What to work on >>
#1 Using the excerpt about building an interactive data app, what are the answers to these?
(a) In which two languages are the writer's machine learning models?
(b) What collection of texts did the topic models in the post cover?
(c) What does the fourth functional area of the xap do?
#2 Could you carry the excerpt about building an interactive data app forward, starting after its last sentence?

I’m an algorithms guy. I love exploring data sets, building cool models, and finding interesting patterns that are hidden in that data. Once I have a model, then of course I want a great interactive, visual way to communicate it to anyone that will listen. When it comes to interactive visuals there is nothing better than JavaScript’s D3. It’s smooth and beautiful.

But like I said, I’m an algorithms guy. Those machine learning models I’ve tuned are in Python and R. And I don’t want to spend all my time trying to glue them together with web code that I don't understand very well and I’m not terribly interested in.

I managed to create an interactive data application, thought, that was the keystone of a post about building topic models on the presidential State of the Union addresses. This "xap" relies primarily on three open source technologies: HTML web inputs, Python to build the machine learning model, and JavaScript D3 for the visuals. Plus, the visuals communicate with one another such that hovering over one of the lines in the D3 line plot will dynamically create another D3 word cloud of the most important terms that describe that topic. I didn't have to write any glue code.

Here is a behind the curtain look at the Exaptive elements that make up this xap: 

 

full_xap.png

 

The xap is grouped into those same 3 functional areas - user input (HTML), algorithm (Python), and visualization(D3.js), plus a fourth to show a progress bar when the app is processing a model and control a universal color scheme across plots.  Each section is made up of several components.  Each component takes inputs on the left and outputs to the right. Which outputs are connected to which inputs is governed by a drag and drop wire.  Inside each component, the best technology to accomplish that task is encapsulated. The platform takes care of communications between components.

Data shown >>
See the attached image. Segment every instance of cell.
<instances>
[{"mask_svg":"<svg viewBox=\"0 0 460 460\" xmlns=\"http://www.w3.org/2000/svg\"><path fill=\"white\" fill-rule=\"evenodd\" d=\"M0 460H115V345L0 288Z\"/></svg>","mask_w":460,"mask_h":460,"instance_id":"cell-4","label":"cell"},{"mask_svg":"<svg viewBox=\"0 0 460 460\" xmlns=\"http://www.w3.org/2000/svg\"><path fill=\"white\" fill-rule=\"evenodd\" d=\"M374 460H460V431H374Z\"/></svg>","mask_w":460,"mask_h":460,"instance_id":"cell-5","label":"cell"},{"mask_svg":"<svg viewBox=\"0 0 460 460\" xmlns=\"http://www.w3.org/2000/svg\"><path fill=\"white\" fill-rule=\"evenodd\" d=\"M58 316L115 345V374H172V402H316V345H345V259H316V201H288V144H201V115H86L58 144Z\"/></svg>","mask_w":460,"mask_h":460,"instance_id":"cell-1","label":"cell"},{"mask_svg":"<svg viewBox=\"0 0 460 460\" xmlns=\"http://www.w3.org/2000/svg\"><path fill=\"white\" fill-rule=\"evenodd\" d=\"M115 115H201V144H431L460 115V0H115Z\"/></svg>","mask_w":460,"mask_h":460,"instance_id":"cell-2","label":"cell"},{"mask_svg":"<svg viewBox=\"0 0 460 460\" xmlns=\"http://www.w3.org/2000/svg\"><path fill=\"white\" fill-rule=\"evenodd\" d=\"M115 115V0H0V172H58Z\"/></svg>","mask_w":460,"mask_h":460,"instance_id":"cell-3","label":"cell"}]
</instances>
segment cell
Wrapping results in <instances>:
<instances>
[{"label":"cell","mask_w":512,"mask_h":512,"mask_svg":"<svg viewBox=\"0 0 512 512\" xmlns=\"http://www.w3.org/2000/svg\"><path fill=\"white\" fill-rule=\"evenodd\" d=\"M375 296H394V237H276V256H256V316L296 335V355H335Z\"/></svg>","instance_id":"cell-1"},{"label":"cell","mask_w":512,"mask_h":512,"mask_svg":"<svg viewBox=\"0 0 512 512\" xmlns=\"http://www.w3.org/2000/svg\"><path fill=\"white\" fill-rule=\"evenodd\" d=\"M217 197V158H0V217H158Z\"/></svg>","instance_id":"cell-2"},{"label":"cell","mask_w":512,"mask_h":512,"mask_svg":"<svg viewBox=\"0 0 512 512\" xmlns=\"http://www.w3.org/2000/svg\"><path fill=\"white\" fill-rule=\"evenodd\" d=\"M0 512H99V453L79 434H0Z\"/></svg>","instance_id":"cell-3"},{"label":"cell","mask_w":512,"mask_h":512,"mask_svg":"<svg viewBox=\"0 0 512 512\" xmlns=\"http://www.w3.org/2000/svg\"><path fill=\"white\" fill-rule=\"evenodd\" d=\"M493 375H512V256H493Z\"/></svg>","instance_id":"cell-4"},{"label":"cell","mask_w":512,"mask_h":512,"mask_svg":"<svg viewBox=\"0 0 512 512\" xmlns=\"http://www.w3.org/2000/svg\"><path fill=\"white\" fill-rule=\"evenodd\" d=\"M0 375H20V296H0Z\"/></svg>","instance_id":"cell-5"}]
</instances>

Answers provided >>
#1
(a) Python and R.
(b) The presidential State of the Union addresses.
(c) It shows a progress bar when the app is processing a model and controls a universal color scheme across plots.

#2
Clicking on the component in the algorithmic layer shows the Python code used to build the Latent Dirichlet Allocation Topic Model.   

lda_code.png

 

This is the part I wrote.  The output is being fed to some JavaScript in the visualization layer that uses D3: 

 

linechart_code.png

 

This is the part I did not write.  In fact, this is far better and more scalable D3 than I can write. All I have to do now is connect the output data of my topic model component to the inputs of the visualization components. Not only that, but the output of one visualization can be used as an input into another one to make the plots dynamic and interactive.

 

linechart_inputs.png

 

The same applies to the User Input components.  They use JavaScript to dynamically create the HTML inputs that let a user run their own topic model. I didn’t write those either. I just dragged them in from the standard toolbox. Even though they are different technologies, with no glue code I wired them together in just a few minutes, and they can supply the inputs for my Python topic model component.

I’m an algorithms guy (please stop me if I start repeating myself), and what I want more than anything else is to be able to effectively communicate the models I’ve built and get them into the hands of other people to see what they can find. But somewhere out there is someone who is a great visualization person that would love to have good algorithmic components to wire into their visuals. They make my work better, and I hope my algorithms can do the same for them. If I can effectively connect and collaborate with those interested in visualization, design, user experience, subject matter expertise, and even other types of algorithms, then we can amplify the quality of each other’s work.